Preparing the system
Preparing the system
The cooler will be tested in various scenarios. For some users, noise is the most important aspect. Others want to know what the performance is like in a non-overclocked system. But there are also enthusiast users, squeezing the CPU for maximum performance by overclocking.
Four things will be checked:
- dBA noise levels (with the AMD Ryzen 7 3700X and Intel Core i9 9900)
- temperatures of the AMD Ryzen 7 3700X at default settings
- temperatures of the Core i9 9900K at default settings
- temperatures of the Core i9 9900K at 5.0 GHz, at 1.35 Volts
The room (ambient) temperature was about 22 degrees Celsius. Now, here’s the major difference compared with the previous tests. Instead of the delidded Intel Core i7 8700K, this time we are using the Intel Core i9 9900K (which didn’t have to be delidded, as it’s soldered).

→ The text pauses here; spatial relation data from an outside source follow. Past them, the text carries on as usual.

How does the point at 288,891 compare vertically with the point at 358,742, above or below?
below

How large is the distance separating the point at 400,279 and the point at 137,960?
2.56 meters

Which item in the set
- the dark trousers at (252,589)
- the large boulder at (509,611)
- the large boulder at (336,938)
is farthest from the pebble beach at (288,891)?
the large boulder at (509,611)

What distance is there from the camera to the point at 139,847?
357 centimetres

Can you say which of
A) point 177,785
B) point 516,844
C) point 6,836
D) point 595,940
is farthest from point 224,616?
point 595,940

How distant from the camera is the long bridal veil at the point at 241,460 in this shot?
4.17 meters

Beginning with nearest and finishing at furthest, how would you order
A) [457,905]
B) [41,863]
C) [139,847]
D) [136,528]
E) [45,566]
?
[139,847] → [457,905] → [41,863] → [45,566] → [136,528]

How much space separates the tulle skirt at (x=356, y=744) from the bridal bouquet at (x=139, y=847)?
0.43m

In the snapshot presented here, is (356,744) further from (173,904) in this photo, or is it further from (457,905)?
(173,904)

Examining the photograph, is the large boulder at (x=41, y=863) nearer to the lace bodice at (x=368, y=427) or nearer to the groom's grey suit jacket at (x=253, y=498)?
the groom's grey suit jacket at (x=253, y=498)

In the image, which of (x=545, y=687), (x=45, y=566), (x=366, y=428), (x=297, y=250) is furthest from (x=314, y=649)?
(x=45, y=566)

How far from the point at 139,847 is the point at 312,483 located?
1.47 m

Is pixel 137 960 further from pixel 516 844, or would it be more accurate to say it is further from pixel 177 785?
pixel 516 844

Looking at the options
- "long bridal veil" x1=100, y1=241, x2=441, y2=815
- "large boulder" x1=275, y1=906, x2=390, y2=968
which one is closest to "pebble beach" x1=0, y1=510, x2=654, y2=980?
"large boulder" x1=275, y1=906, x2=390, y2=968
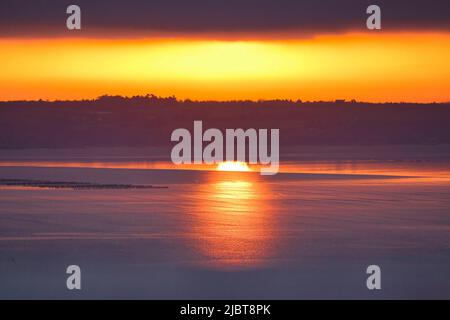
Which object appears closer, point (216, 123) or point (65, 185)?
point (65, 185)

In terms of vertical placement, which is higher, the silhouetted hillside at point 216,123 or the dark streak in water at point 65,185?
the silhouetted hillside at point 216,123

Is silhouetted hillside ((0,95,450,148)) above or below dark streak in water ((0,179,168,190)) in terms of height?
above

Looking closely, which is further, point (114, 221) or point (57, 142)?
point (57, 142)

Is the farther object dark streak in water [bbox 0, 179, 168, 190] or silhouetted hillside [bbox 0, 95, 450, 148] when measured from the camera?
silhouetted hillside [bbox 0, 95, 450, 148]

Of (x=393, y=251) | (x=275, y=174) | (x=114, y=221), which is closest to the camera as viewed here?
(x=393, y=251)

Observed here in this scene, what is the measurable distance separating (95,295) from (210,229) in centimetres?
527

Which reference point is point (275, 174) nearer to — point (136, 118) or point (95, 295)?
point (95, 295)

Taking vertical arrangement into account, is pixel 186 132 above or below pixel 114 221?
above

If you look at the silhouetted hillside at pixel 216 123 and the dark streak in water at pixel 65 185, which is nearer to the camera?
the dark streak in water at pixel 65 185

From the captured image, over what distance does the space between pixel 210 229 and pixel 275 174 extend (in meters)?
15.1

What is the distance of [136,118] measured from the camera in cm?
10050
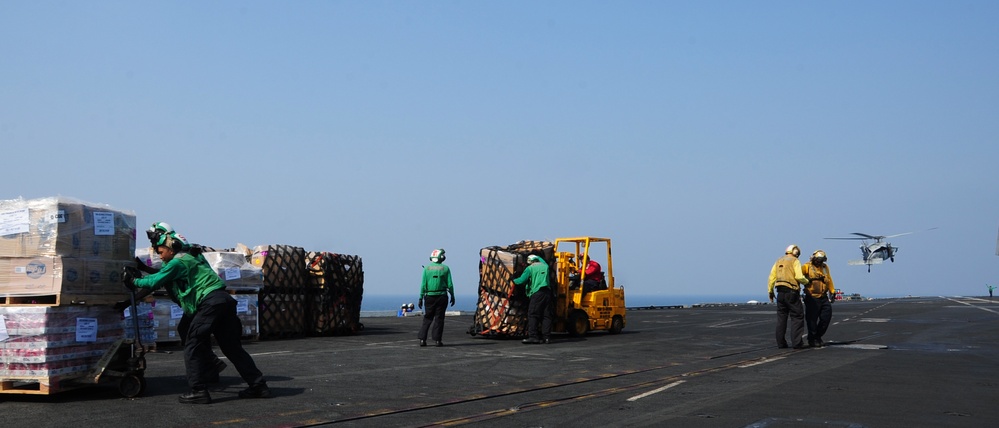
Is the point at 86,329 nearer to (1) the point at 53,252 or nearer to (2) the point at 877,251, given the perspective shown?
(1) the point at 53,252

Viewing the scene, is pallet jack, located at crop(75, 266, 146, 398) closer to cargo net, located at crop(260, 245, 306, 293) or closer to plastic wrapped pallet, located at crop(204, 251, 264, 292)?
plastic wrapped pallet, located at crop(204, 251, 264, 292)

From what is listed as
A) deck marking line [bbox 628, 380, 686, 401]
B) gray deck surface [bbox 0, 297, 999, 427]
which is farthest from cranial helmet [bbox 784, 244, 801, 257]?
deck marking line [bbox 628, 380, 686, 401]

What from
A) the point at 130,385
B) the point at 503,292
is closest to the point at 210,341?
the point at 130,385

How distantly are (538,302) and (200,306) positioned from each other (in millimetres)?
10009

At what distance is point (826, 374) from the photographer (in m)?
12.1

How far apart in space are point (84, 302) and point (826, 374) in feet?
32.1

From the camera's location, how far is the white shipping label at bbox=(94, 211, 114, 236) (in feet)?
31.9

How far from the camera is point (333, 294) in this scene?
68.8 feet

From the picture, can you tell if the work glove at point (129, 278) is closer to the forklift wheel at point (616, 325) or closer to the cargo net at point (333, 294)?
the cargo net at point (333, 294)

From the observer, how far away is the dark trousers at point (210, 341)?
909 cm

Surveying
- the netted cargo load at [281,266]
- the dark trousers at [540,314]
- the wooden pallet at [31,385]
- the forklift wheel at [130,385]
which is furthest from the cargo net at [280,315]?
the wooden pallet at [31,385]

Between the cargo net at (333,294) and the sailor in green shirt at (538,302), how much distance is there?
5019mm

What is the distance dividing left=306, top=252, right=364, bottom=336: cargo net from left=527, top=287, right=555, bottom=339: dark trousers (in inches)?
206

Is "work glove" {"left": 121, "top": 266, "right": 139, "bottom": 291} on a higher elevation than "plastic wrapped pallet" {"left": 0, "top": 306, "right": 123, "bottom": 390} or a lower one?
higher
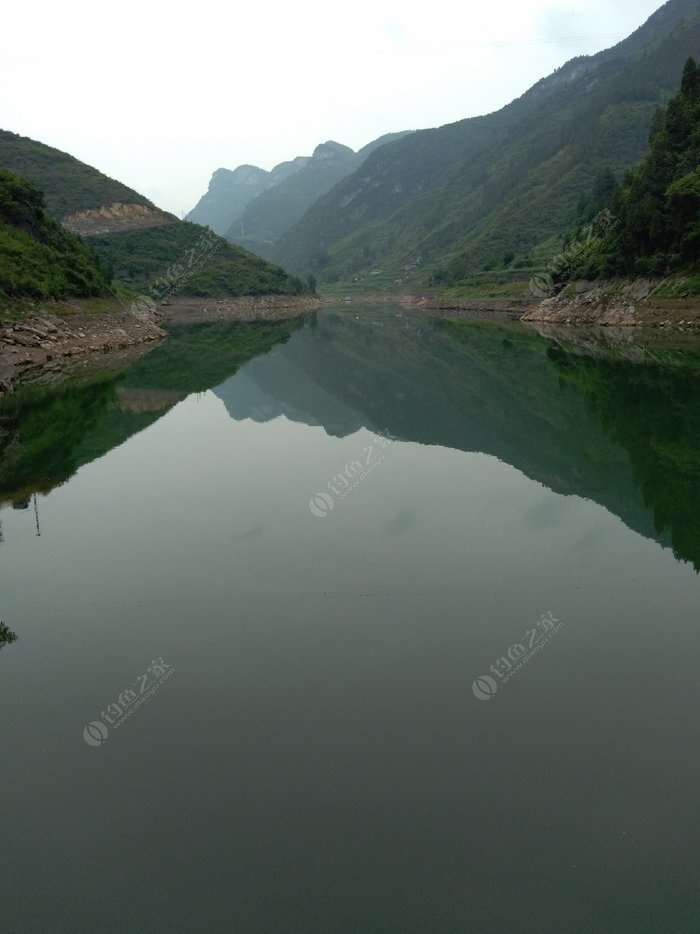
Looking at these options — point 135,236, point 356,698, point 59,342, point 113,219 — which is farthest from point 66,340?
point 113,219

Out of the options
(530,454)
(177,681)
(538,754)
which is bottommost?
(530,454)

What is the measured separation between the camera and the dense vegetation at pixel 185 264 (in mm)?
114375

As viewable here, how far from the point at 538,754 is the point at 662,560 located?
595cm

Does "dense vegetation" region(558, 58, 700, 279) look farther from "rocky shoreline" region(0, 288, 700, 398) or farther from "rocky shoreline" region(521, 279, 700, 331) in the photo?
"rocky shoreline" region(0, 288, 700, 398)

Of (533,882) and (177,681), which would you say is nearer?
(533,882)

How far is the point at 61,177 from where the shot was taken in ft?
427

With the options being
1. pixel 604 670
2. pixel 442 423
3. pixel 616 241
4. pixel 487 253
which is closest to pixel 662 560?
pixel 604 670

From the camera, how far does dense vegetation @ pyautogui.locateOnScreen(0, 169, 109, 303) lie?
151ft

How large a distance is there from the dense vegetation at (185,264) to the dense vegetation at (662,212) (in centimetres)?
6948

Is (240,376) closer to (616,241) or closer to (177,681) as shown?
(177,681)

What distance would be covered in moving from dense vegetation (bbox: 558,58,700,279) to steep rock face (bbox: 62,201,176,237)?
90664 mm

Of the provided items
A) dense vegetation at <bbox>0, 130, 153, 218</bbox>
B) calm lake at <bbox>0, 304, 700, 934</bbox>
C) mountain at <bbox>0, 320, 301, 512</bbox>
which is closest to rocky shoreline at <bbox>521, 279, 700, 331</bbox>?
mountain at <bbox>0, 320, 301, 512</bbox>

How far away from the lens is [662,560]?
1109cm

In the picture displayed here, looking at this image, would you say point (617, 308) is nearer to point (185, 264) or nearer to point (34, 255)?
point (34, 255)
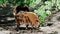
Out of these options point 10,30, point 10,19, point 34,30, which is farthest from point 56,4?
point 10,19

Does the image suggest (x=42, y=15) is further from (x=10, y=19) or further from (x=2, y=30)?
(x=10, y=19)

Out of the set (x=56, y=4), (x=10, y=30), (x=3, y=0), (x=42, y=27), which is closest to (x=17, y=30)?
(x=10, y=30)

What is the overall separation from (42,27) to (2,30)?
4.02 feet

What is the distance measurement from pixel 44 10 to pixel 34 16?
457 mm

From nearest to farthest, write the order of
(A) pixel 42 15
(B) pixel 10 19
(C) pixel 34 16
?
(C) pixel 34 16 < (A) pixel 42 15 < (B) pixel 10 19

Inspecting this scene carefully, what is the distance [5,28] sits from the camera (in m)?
8.45

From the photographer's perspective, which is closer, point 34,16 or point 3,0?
point 34,16

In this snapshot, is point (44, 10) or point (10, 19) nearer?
point (44, 10)

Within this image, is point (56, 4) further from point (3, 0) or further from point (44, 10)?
point (3, 0)

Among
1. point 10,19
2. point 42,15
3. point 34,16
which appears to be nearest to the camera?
point 34,16

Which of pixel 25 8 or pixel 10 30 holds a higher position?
pixel 25 8

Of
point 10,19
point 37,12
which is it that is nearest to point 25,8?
point 37,12

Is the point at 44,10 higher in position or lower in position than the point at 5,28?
higher

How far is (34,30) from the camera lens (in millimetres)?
7852
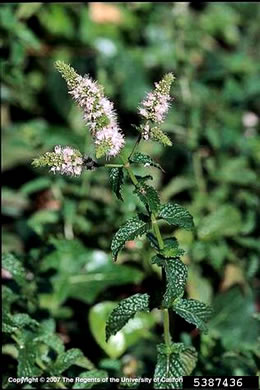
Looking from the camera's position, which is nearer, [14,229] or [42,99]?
[14,229]

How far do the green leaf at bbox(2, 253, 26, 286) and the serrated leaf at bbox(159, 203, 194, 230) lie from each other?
718 millimetres

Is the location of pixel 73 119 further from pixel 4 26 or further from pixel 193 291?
pixel 193 291

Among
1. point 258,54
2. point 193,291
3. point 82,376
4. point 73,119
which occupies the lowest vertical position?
point 82,376

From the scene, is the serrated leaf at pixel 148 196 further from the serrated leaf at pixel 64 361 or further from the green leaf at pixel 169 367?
the serrated leaf at pixel 64 361

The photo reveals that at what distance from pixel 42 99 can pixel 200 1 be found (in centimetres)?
126

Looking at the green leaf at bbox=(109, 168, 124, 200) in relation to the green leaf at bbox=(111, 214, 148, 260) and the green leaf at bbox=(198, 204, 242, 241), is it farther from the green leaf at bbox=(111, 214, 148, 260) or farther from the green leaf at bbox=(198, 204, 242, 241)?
the green leaf at bbox=(198, 204, 242, 241)

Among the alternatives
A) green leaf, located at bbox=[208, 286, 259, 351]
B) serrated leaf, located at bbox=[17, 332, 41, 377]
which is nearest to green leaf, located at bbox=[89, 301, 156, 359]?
green leaf, located at bbox=[208, 286, 259, 351]

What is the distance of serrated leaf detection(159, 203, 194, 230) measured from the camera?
1817mm

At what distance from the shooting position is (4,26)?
319cm

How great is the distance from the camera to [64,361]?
7.15 ft

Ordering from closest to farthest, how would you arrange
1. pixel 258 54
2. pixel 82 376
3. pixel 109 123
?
pixel 109 123 < pixel 82 376 < pixel 258 54

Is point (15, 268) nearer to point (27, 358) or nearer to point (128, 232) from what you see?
point (27, 358)

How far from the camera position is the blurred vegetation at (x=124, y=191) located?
2.55 metres

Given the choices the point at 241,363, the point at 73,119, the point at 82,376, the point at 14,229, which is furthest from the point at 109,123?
the point at 73,119
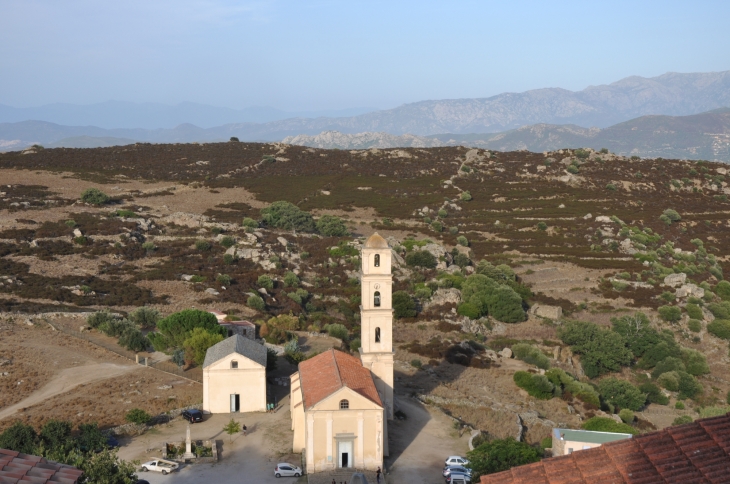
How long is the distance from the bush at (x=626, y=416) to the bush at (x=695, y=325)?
19017mm

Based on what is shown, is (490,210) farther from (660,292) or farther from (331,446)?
(331,446)

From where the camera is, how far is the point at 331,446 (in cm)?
2294

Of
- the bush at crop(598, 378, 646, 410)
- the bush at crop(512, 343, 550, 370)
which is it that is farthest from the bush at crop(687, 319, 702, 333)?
the bush at crop(598, 378, 646, 410)

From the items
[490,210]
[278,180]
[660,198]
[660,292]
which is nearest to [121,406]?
[660,292]

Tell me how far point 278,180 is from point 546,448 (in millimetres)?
78363

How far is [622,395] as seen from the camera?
3675cm

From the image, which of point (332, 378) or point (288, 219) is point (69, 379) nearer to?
point (332, 378)

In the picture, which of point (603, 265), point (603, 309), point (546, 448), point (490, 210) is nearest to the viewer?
point (546, 448)

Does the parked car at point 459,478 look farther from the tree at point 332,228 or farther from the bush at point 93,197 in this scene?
the bush at point 93,197

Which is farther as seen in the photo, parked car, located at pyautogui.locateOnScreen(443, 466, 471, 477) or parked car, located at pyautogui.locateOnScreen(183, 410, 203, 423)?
parked car, located at pyautogui.locateOnScreen(183, 410, 203, 423)

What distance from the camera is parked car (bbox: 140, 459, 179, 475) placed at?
22336mm

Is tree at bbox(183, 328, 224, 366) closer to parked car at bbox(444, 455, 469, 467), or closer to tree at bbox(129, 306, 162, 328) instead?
tree at bbox(129, 306, 162, 328)

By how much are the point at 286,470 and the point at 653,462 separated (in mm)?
17015

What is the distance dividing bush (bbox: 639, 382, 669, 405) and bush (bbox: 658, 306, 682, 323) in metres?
12.9
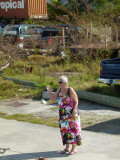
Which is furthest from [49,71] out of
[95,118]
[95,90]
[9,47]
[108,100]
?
[95,118]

If you want to check results for more coolers with the i7 8700K, please look at this review. Another difference is the usage of the AMD Ryzen 7 3700X system. As with all other cooler tests that we do, the TIM that we used was Thermal Grizzly Kryonaut, to eliminate the influence of thermal paste performance from the equation. Because we are using soldered processors, it should be easier to really show the actual performance of the cooler, making the charts flatter. We’ll be testing the CPUs at default clock frequencies, and also, for the Intel Core i9 9900K, at 5.0 GHz, at 1.35 Volts. That’s the lowest voltage that provided stability for this unit. The reported temperatures come from the processor package sensor. There are some small differences between the cores in this particular CPU (1-3°C), so it’s on the safe side to just look at package sensor values instead.
The test components:
- AMD Ryzen 7 3700X (stock)
- Intel Core i9 9900K @ 5.0 GHz @1.35 V
- Aorus X470 Gaming 7 Wifi
- Asus Strix Z390-E Gaming
- Gigabyte RTX 2080 Ti Windforce
- Samsung 970 Evo 1 TB
- OCZ RD400 512 GB
- Seasonic Prime Titanium Ultra 850 W
What CPU stress program did we use?
We stressed the CPU using wPrime 2.10, which we ran three times at the 1024M setting. The measurements were taken at default CPU frequencies for the AMD/Intel systems, and also with an OC on the Core i9 9900K (5.0 GHz @ 1.35 V). There’s a security feature enabled, which powers down the system when it reaches 95°C. We measured the package temperature, as per-core temps can differ slightly (though it also depends on the CPU type and even on the particular chip). For LOAD testing, we recorded the maximum temperature after three full wPrime 1024M runs.